In the real world, we say rather arbitrarily:
After 5 × TC the capacitor will be so nearly fully charged, we won’t care about the difference.
In the table is a calculation (rounded to two decimal places) showing the charge accumulating on a capacitor in a 12-volt circuit where the time constant is 1 second.
Here’s how to understand the table. V1 is the current charge on the capacitor. Subtract this from the supply voltage (12 volts) to find the difference. Call the result V2. Now take 63% of V2, and add this to the current charge (V1) and call the result V4. This is the new charge that the capacitor will have after 1 second, so we copy it down to the next line in the table, and it becomes the new value for V1.
Now we repeat the same process all over again. Figure 2-82 shows this in graphical form. Note that after 5 seconds, the capacitor has acquired 11.92 volts, which is 99% of the power supply voltage. This should be close enough to satisfy anyone’s real-world requirements.

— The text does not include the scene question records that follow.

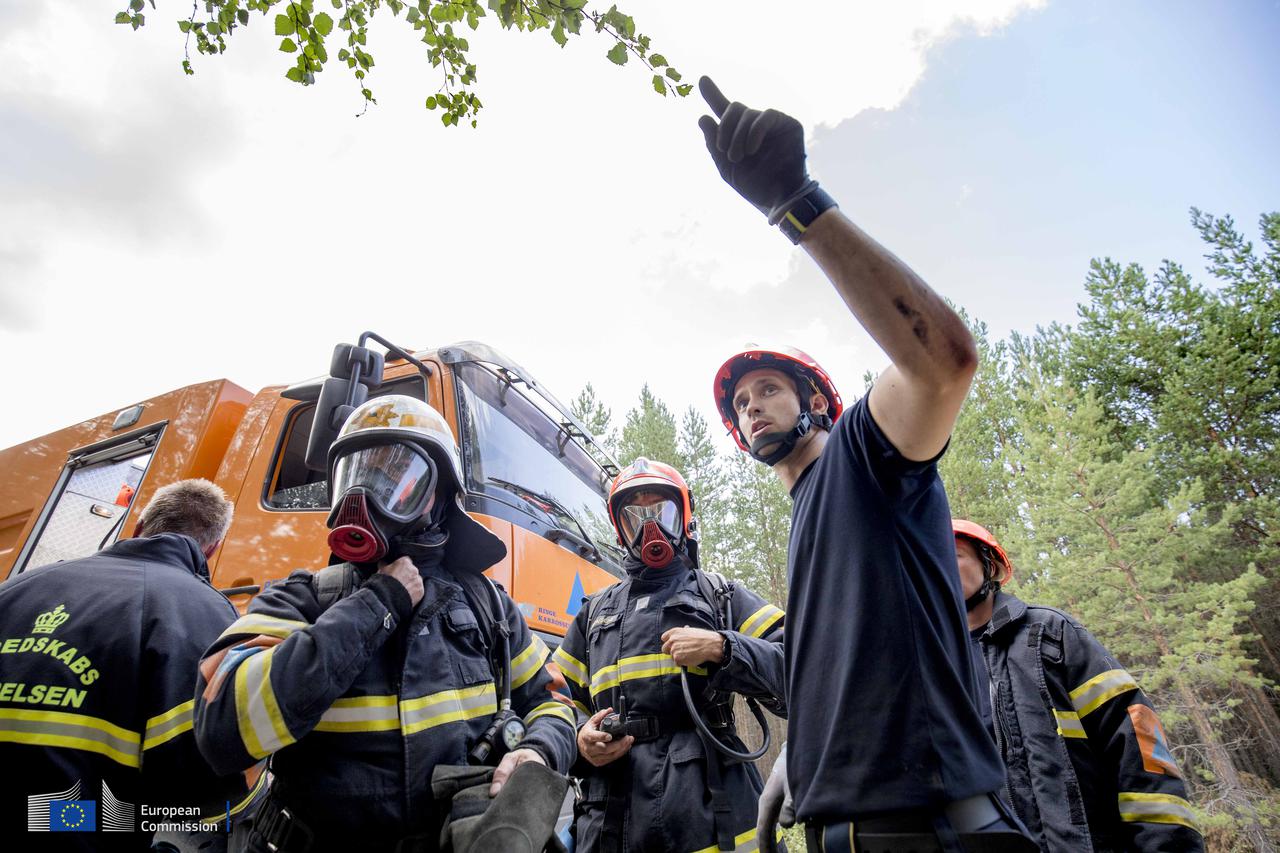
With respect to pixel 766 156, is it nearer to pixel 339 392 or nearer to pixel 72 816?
pixel 339 392

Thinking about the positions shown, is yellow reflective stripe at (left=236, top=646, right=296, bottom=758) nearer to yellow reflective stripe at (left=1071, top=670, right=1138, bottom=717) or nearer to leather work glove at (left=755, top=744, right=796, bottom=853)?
leather work glove at (left=755, top=744, right=796, bottom=853)

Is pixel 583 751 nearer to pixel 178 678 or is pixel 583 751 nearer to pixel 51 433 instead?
pixel 178 678

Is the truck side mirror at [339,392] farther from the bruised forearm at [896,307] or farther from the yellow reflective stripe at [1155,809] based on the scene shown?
the yellow reflective stripe at [1155,809]

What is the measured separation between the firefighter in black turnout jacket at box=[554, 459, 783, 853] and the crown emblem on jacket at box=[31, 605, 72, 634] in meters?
2.02

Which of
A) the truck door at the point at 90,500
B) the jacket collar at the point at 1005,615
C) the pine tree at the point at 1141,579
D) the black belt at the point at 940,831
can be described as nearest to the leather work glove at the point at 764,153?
the black belt at the point at 940,831

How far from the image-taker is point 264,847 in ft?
5.49

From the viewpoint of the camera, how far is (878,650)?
1.33 meters

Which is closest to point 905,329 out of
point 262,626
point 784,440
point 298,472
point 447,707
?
point 784,440

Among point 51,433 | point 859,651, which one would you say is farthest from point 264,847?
point 51,433

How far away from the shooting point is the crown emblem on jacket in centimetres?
217

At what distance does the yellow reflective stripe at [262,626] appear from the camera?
5.74ft

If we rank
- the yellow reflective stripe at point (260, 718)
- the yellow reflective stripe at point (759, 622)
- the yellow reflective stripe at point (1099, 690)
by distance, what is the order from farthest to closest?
1. the yellow reflective stripe at point (759, 622)
2. the yellow reflective stripe at point (1099, 690)
3. the yellow reflective stripe at point (260, 718)

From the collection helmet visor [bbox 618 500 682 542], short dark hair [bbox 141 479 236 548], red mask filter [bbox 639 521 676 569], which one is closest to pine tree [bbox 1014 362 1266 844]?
helmet visor [bbox 618 500 682 542]

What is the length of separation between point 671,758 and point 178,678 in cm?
194
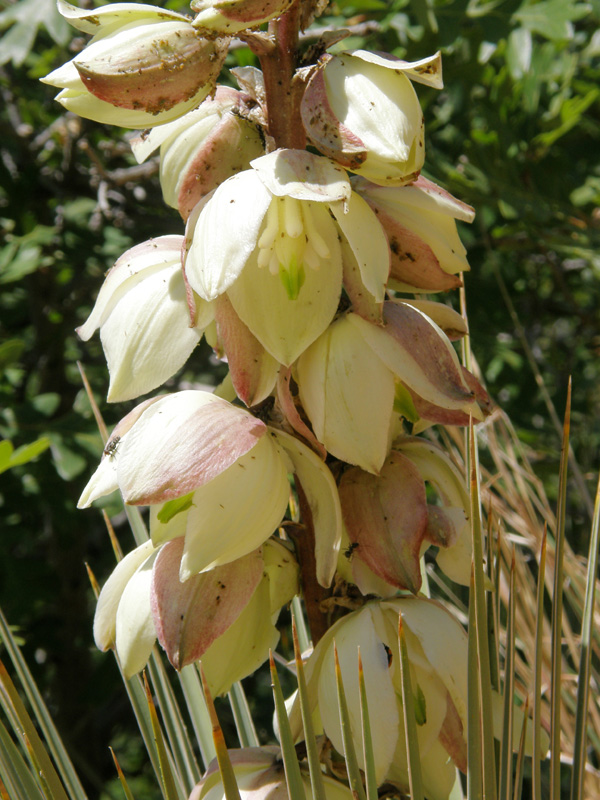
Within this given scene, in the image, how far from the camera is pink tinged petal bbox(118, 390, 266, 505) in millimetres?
419

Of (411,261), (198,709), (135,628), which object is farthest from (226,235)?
(198,709)

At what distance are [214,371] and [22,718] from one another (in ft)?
3.88

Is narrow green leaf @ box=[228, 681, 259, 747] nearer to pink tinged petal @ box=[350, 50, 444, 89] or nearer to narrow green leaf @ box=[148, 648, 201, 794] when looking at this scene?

Time in secs | V1: Charge on capacitor | V2: 12 – V1 | V3: 63% of V2 | V4: V1 + V3 |
0 | 0.00 | 12.00 | 7.56 | 7.56 |
1 | 7.56 | 4.44 | 2.80 | 10.36 |
2 | 10.36 | 1.64 | 1.03 | 11.39 |
3 | 11.39 | 0.61 | 0.38 | 11.77 |
4 | 11.77 | 0.23 | 0.15 | 11.92 |
5 | 11.92 |
If you try to verify these numbers by measuring the voltage across the capacitor as it charges, remember that because your meter steals a little current, there will be a small discrepancy that will increase as time passes. For practical purposes, the system works well enough.
Figure 2-82.
A capacitor starts with 0 volts. After 1 time constant it adds 63% of the available voltage. After another time constant, it adds another 63% of the remaining voltage difference, and so on.